Page extract:
* START *

ガーデイアン7月22日付け最新記事:より詳しい「ケリー事件」調査委員長ハットン宣言と政治的駆け引き状況。

http://politics.guardian.co.uk/kelly/story/0,13747,1003370,00.html
Special report: David Kelly Special report: politics and the media

I'll decide extent of inquiry, says judge

Critics from the three main parties demand wider review of the government's use of Iraq intelligence

Michael White, political editor
Tuesday July 22, 2003
The Guardian

Lord Hutton, the senior law lord appointed to investigate the death of David Kelly, yesterday announced his determination to resist all outside pressure that might inhibit the scope of his inquiry.

In most circumstances that would be enough to quell doubts about the range and authority of Lord Hutton's investigation - most of which will be conducted in public.

In the current fevered atmosphere, it left opposition MPs and others still raising questions, not least about how Dr Kelly's name got into the public domain.

Downing Street's hopes that Lord Hutton will leave policy issues to the two parliamentary investigations already in progress and concentrate on the last week of Dr Kelly's life may not be fulfilled.

No 10 ducked such questions yesterday. But Charles Kennedy, the Liberal Democrat leader, said: "Clearly in getting to the bottom of this tragedy, Lord Hutton will have to touch on some of the wider aspects of the case the government made for going to war."

That view is widely shared. Robin Cook, the former cabinet minister, yesterday endorsed it. So did Richard Shepherd, the libertarian Conservative MP, who argued that Lord Hutton must be allowed to see all the raw intelligence data that prompted BBC claims that No 10 had "sexed up" pre-war dossiers on Iraq's weapons arsenal.

Such data is currently being examined by the intelligence and security committee of senior peers and MPs, meeting in private. They will decide the narrow point of contention between No 10 and the BBC over the prominence given to the 45-minute readiness claim on weapons of mass destruction.

That is not good enough, Mr Shepherd told the Guardian. "Tony Blair could have sorted out this side issue by appointing a judge to decide what happened weeks ago. Who cares about the vanity of Alastair Campbell and the BBC compared with the much bigger question of sending people to war?"

* END *

Direction: Decide whether each statement agrees with the article on the Kelly inquiry, and answer yes or no with the deciding words from the article quoted exactly. 1. Lord Hutton announced that he would resist outside pressure that could limit the scope of his inquiry. 2. The intelligence and security committee is examining the intelligence data in public sessions. 3. Robin Cook rejected the view that Lord Hutton will have to touch on the government's wider case for war.

Data records:
* START *

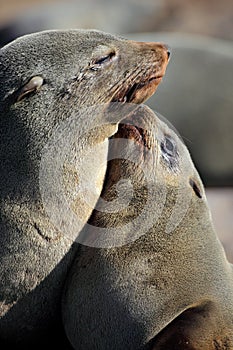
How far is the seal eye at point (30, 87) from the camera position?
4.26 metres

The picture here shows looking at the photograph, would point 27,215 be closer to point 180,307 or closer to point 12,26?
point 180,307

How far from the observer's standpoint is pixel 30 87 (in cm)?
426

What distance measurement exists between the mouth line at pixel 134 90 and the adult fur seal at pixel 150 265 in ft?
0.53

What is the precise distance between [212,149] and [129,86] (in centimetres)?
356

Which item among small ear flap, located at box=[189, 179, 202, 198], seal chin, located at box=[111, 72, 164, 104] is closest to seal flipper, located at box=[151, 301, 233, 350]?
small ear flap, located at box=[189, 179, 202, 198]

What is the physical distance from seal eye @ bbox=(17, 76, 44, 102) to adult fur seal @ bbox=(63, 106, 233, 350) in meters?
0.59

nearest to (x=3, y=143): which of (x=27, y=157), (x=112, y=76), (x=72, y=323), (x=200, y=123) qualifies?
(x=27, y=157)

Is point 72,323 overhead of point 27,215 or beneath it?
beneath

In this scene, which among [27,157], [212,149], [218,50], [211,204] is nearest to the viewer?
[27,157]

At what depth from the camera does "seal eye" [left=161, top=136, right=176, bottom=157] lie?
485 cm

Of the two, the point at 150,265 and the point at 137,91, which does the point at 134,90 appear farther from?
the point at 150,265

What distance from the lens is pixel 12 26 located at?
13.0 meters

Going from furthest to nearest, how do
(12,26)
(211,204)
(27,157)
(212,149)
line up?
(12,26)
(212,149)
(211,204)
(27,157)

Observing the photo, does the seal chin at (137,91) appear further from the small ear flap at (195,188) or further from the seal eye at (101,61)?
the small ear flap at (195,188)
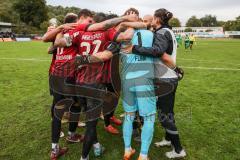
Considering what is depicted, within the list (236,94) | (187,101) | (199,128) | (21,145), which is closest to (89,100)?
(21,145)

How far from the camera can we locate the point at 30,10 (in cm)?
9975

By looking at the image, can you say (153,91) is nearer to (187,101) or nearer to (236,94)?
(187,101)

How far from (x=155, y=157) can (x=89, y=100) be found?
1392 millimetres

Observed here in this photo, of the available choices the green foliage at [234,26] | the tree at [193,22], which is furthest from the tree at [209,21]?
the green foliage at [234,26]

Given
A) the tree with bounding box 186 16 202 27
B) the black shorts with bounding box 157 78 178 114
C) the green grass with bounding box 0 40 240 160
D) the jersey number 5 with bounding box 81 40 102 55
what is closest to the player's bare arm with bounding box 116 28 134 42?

* END *

Answer for this exercise:
1. Yes: "yesterday announced his determination to resist all outside pressure that might inhibit the scope of his inquiry"
2. No: "Such data is currently being examined by the intelligence and security committee of senior peers and MPs, meeting in private."
3. No: "Robin Cook, the former cabinet minister, yesterday endorsed it."